— What you should do —
Where the string "name" shows up in a line of the records, copy that line.

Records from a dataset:
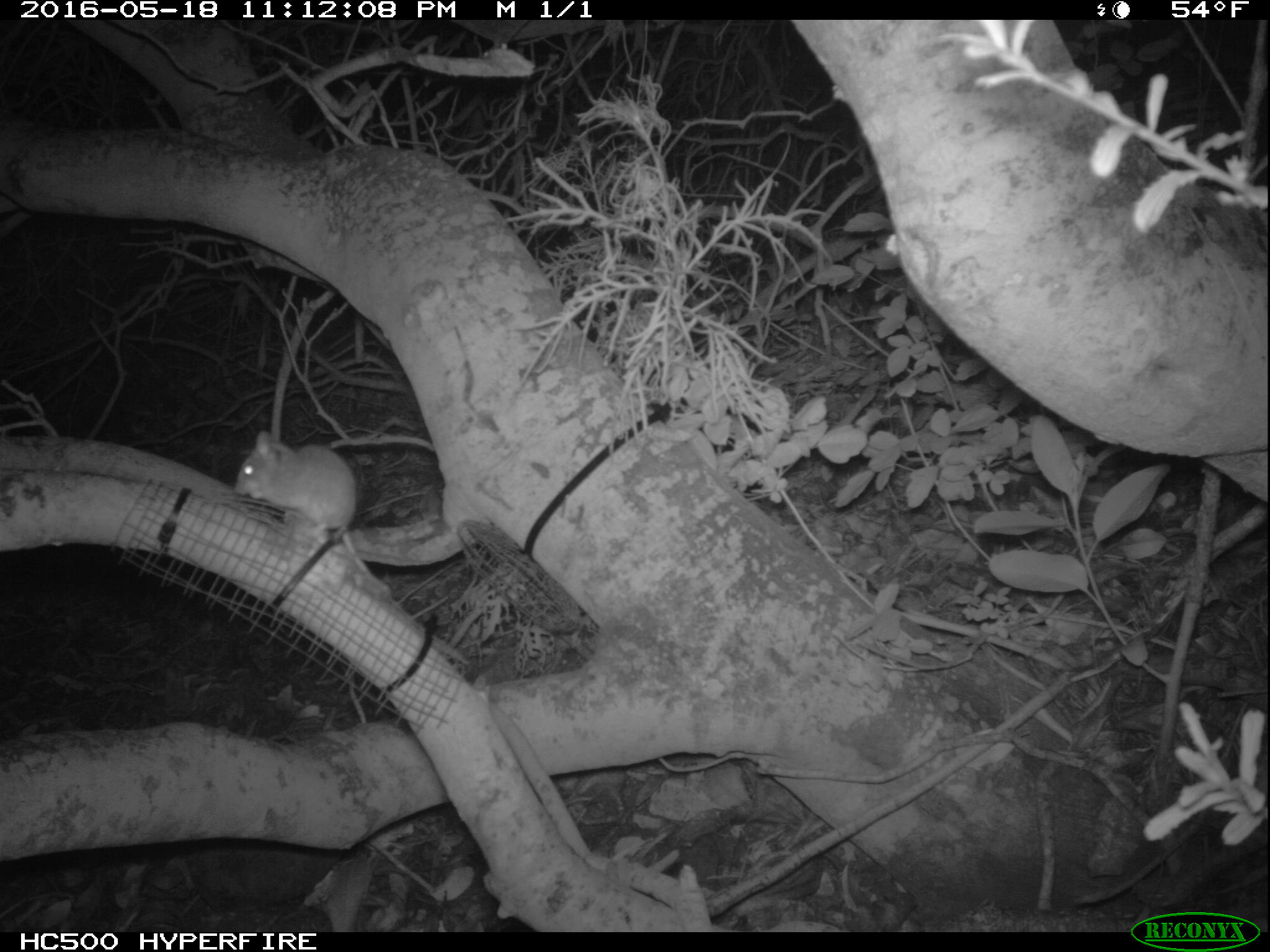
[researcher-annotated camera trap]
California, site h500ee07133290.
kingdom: Animalia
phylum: Chordata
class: Mammalia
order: Rodentia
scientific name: Rodentia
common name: rodent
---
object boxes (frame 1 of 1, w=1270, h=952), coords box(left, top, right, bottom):
rodent: box(230, 431, 393, 595)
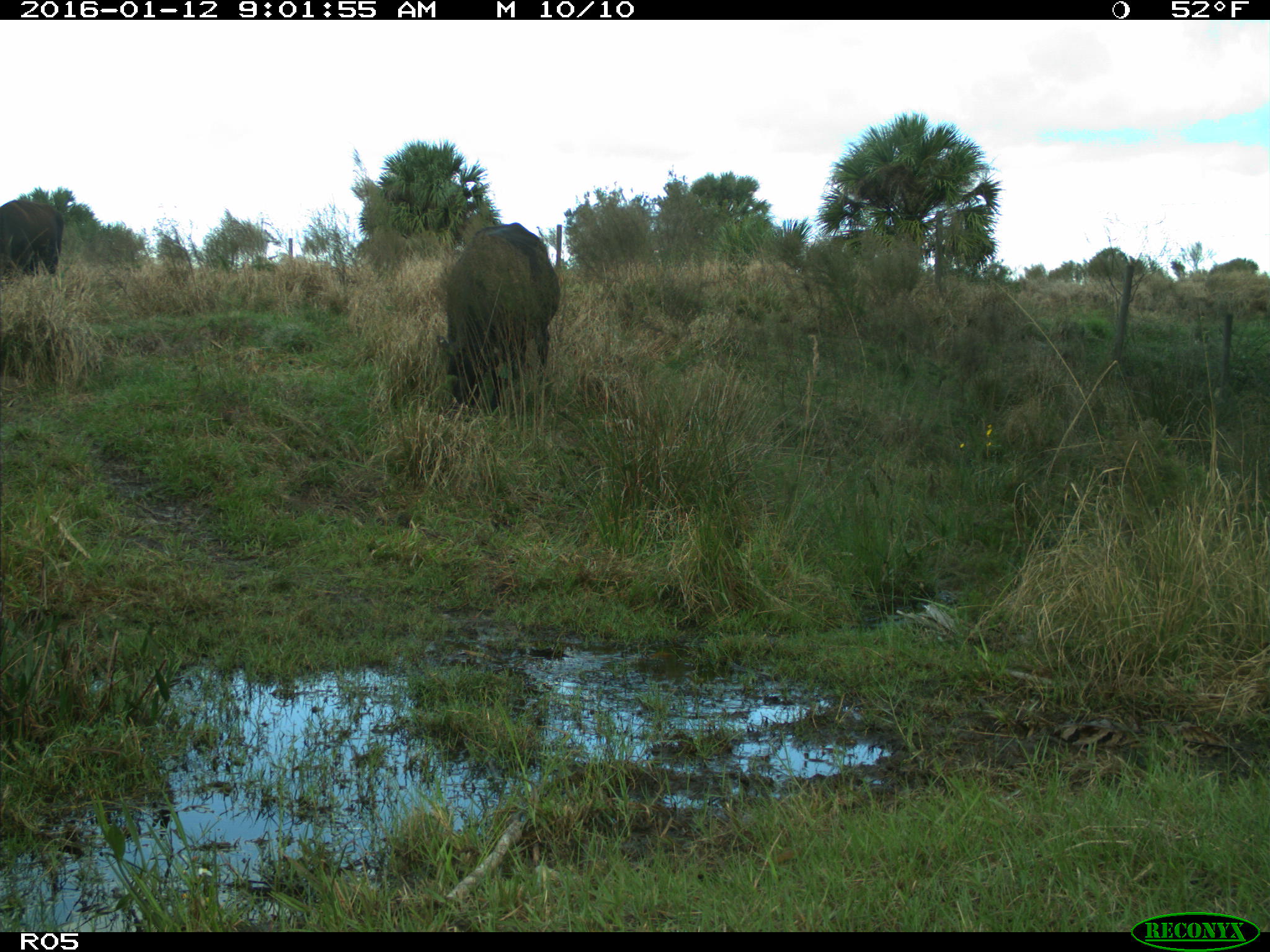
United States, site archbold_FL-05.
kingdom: Animalia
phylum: Chordata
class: Mammalia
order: Artiodactyla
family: Bovidae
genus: Bos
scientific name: Bos taurus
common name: domestic cow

— The answer —
scientific name: Rodentia
common name: rodent
scientific name: Bos taurus
common name: domestic cow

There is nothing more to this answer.